R.I.P Jeanne
Moreau (1928 – 2017). One of the greatest actresses of our time has recently
passed away, Jeanne Moreau, whose entrancing downcast glamour, husky voice and
sensuality became iconic to the European art films of the 1960s and indeed was
universally recognised as the iconographic embodiment of the French New Wave
cinema. Moreau’s sheer dramaturgical intelligence, subtlety and captivating
presence shone through her distinguished career and her splendid collaborations
with Luis Bunuel, Francoise Truffaut, Orson Welles, Jean Renoir, Michelangelo
Antonioni , Rainer Werner Fassbinder, Joseph Losey and many others over a seven
decade film and theatre career. She was, for Orson Welles, one of cinema’s ‘king
actors’ who regarded cinema as life itself. Central to Moreau’s aphoristic
intelligence were wit and penetrating existential awareness of life’s
unpredictable beauty, fragility and ontological complexities.
Jules et Jim |
Moreau’s
undiminishing piercing beauty, existential vulnerability and a hugely
pronounced questing drive and intelligence to question our own mainstream
behavioural and moral orthodoxies, meant she had an elaborate curiosity about life’s
a-categorical pleasures, truths and an unbridled capacity to surprise us and
our comfort-zone certainties about what we are capable of believing and doing
and how to live beyond our daily clichés.
Actor, singer,
director, and screenwriter (Moreau directed two features in the late 1970s, Lumière
[1976] and L’Adolescente[1978] she won many awards during her illustrious
career: including the Cannes Film Festival Award for Best Actress for Moderato Cantabile/Seven Days….. Seven
Nights (1960), the BAFTA Award for Best Foreign Actress for Viva Maria (1965) and the Cesar Award for Best Actress
for La Veille qui marchait dans la
mer/The Old Lady Who Walked in The Sea (1992) and she also won several
lifetime awards, including a BAFTA Fellowship in 1996.
Despite her
father’s objection to Moreau becoming an actress, she had her theatrical debut
in 1947, and by the mid 1950s she became one of the significant actresses of
the Comédie-francaise.
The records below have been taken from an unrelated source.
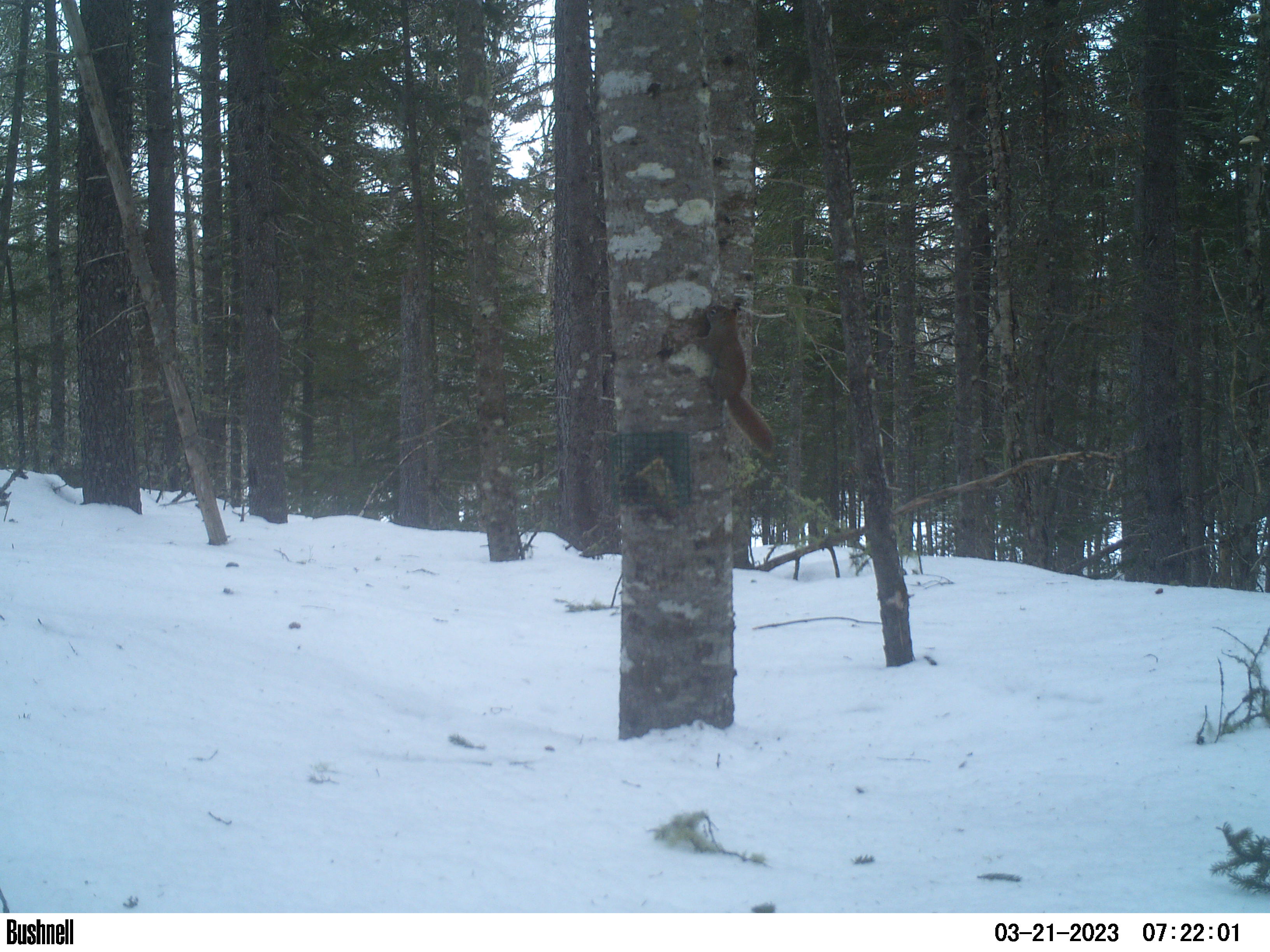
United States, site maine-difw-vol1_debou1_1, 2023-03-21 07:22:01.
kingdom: Animalia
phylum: Chordata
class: Mammalia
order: Rodentia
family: Sciuridae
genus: Tamiasciurus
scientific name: Tamiasciurus hudsonicus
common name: red squirrel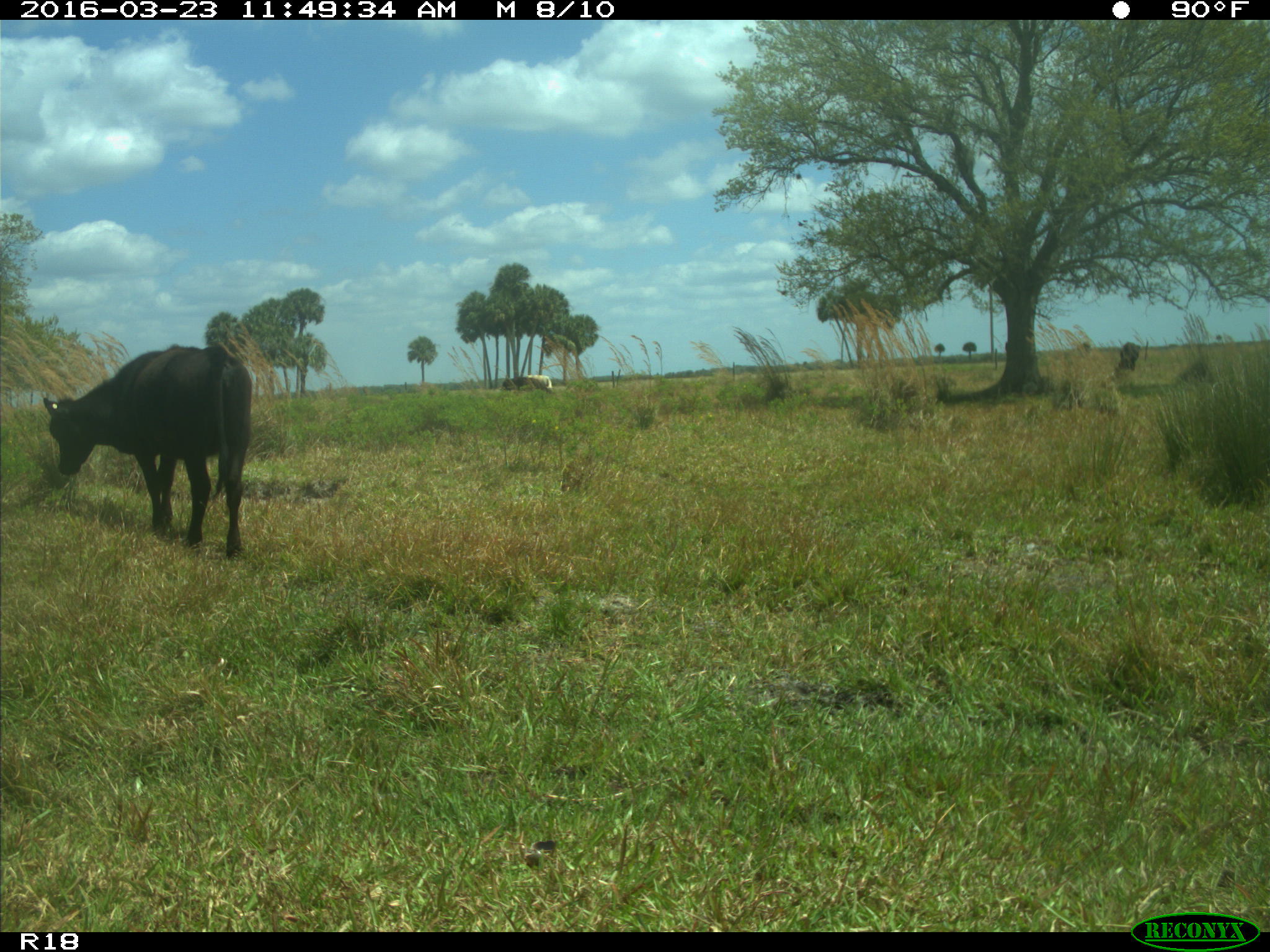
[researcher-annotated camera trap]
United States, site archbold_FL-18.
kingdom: Animalia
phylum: Chordata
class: Mammalia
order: Artiodactyla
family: Bovidae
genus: Bos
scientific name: Bos taurus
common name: domestic cow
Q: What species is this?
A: Bos taurus (domestic cow).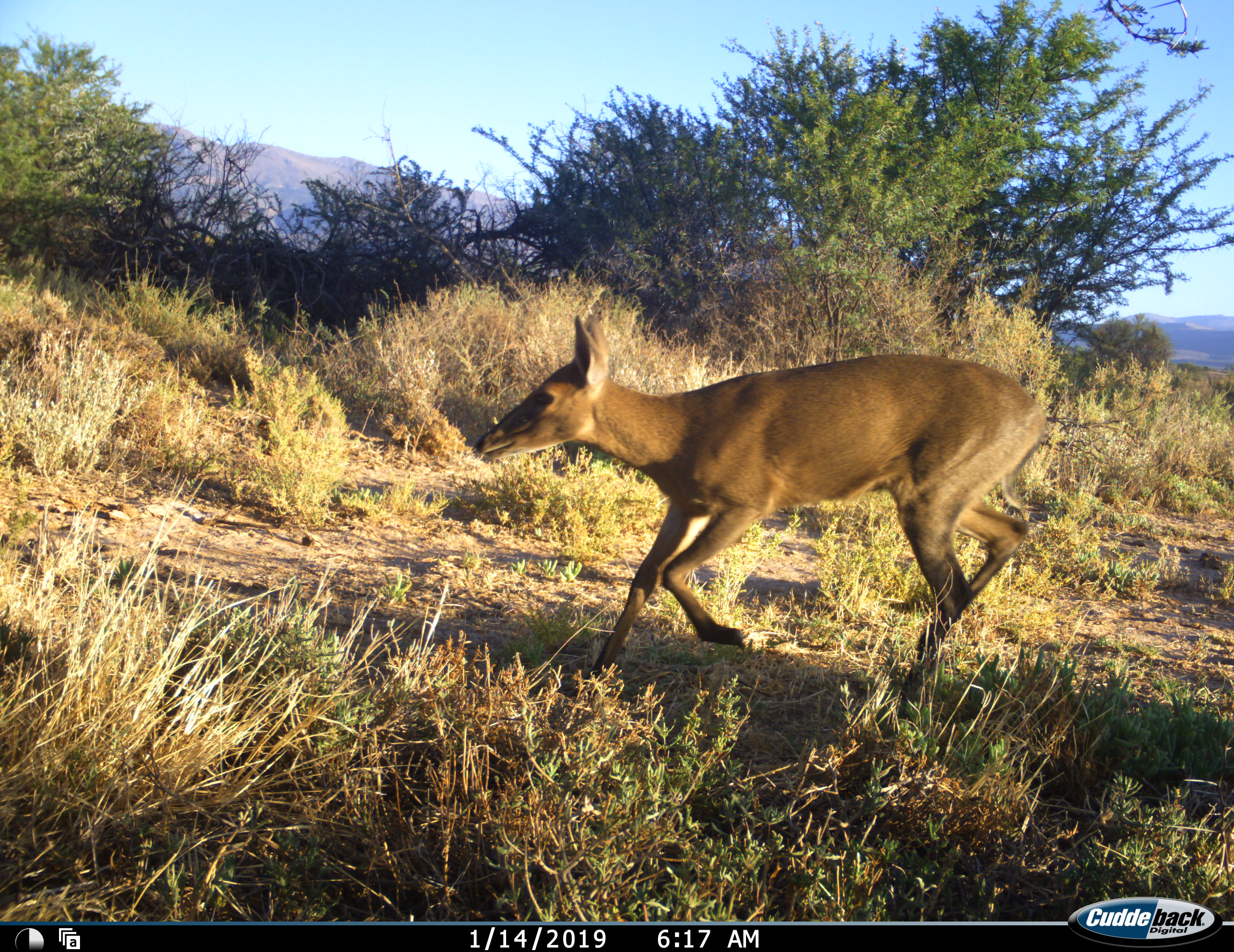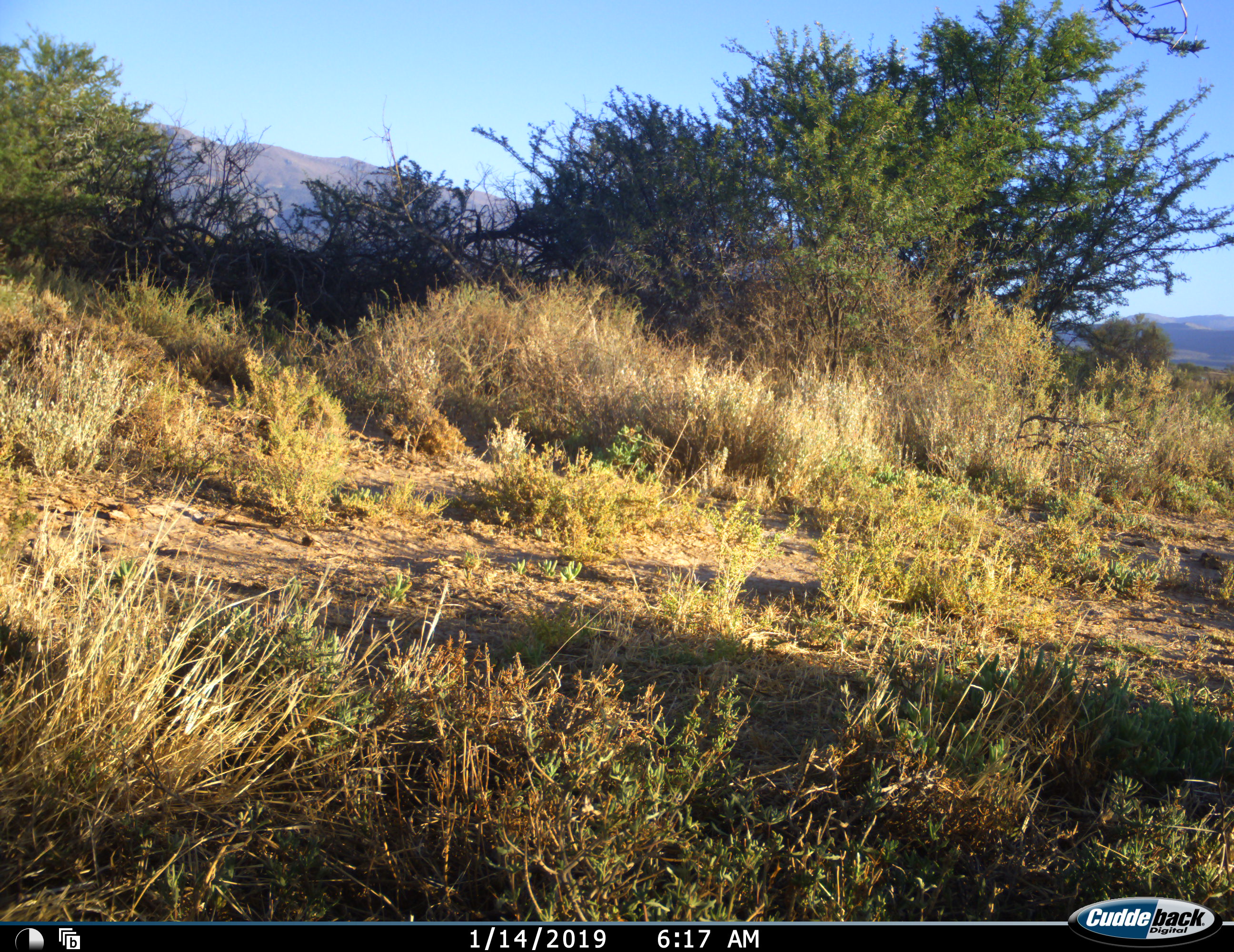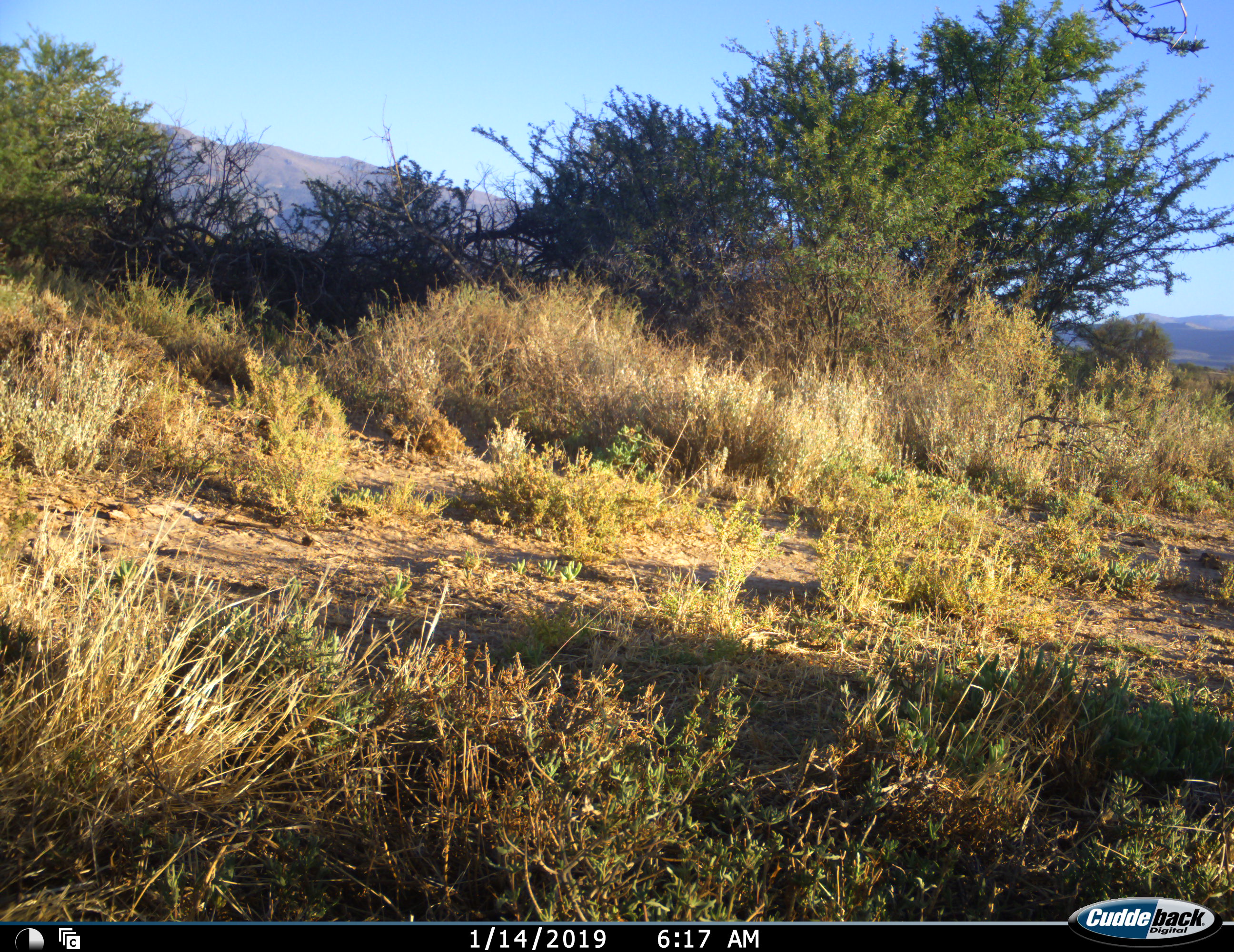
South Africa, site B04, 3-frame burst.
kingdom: Animalia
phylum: Chordata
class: Mammalia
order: Artiodactyla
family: Bovidae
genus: Sylvicapra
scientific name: Sylvicapra grimmia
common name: common grey duiker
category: duikercommongrey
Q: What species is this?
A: Duikercommongrey (common grey duiker) (Sylvicapra grimmia).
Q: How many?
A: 1.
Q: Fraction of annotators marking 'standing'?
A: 0%.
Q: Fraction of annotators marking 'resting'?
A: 0%.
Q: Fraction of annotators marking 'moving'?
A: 100%.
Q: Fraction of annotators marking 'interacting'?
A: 0%.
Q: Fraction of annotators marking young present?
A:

By 1949 Moreau had started playing small roles in films
with numerous outstanding performances in the Fernandel vehicle Meurtres? (Three Sinners, 1950) and several years later alongside Jean Gabin
as a gangster’s moll in the Jacques Becker’s classic Touchez pas au grisbi (1954).
Lift to the Scaffold |
Moreau and Miles Davis |
Nathalie Granger |
In 1949 she
married Jean–Louis Richard, separated two years later and divorced him in 1964
. In 1966 Moreau married Theodoros Roubanis , the Greek actor/playboy and
eleven years later she married William Friedkin . That marriage lasted two
years. Moreau had a son Jerome with Jean-Louis Richard. Also, it should be
noted, that Tony Richardson, the English director, left Vanessa Redgraves for
Moreau in 1967 but they never actually married. Moreau had affairs with Malle,
Truffaut, Lee Marvin and Pierre Cardin as well.
Moreau herself
was born in Paris, her father Anatole-Desire Moreau (died 1975) was a French
restaurateur and her mother was actually English, Katherine (nee Buckley) , a
dancer at the Folies Bergère ( died 1990). By the age of sixteen Moreau had
lost interest in school and after attending a performance of Jean Anouilh’s Antigone she found her calling as an
actress. Her parents separated whilst she was a student later at the
Conservatoire de Paris and after 24 difficult years her mother returned to
England with Moreau’s sister Michelle.
La Notte |
Bay of Angels |
Moreau’s acting
found its highest point perhaps in terms of eroticism and the dark erotic
comedy in Luis Bunuel’s Diary of a
Chambermaid (1964) where the actress
as the maid Celestine uses her diabolical manipulative sensuality to control
everything around her.
Falstaff/Chimes at Midnight |
Clearly, Moreau’s
rare candid sensuality and worldly self- assurance were highlighted throughout
her various mesmerising performances in the films of Orson Welles, Luis Bunuel,
Truffaut, Losey, Renoir, Demy, etc., indicating that she was ( without any
convenient exaggeration ) the muse to so many of the key auteurs of world
cinema.
Moreau was critical of the
attitude that glorified cinema as the alpha and omega of human existence. She
was against the nostalgic glorification of the New Wave as an end in itself;
for this actress had an immense critical scepticism about the mythologising
flim flam of cinema in our lives. Life more than anything else, including
cinema, was the important thing to value through one’s life journey. Certainly,
the arts for this actress, represented freedom and she lived accordingly to
this fundamental belief of hers, but what ultimately mattered for her was the
realisation that “the life you had is nothing, it's the life you have that’s important.”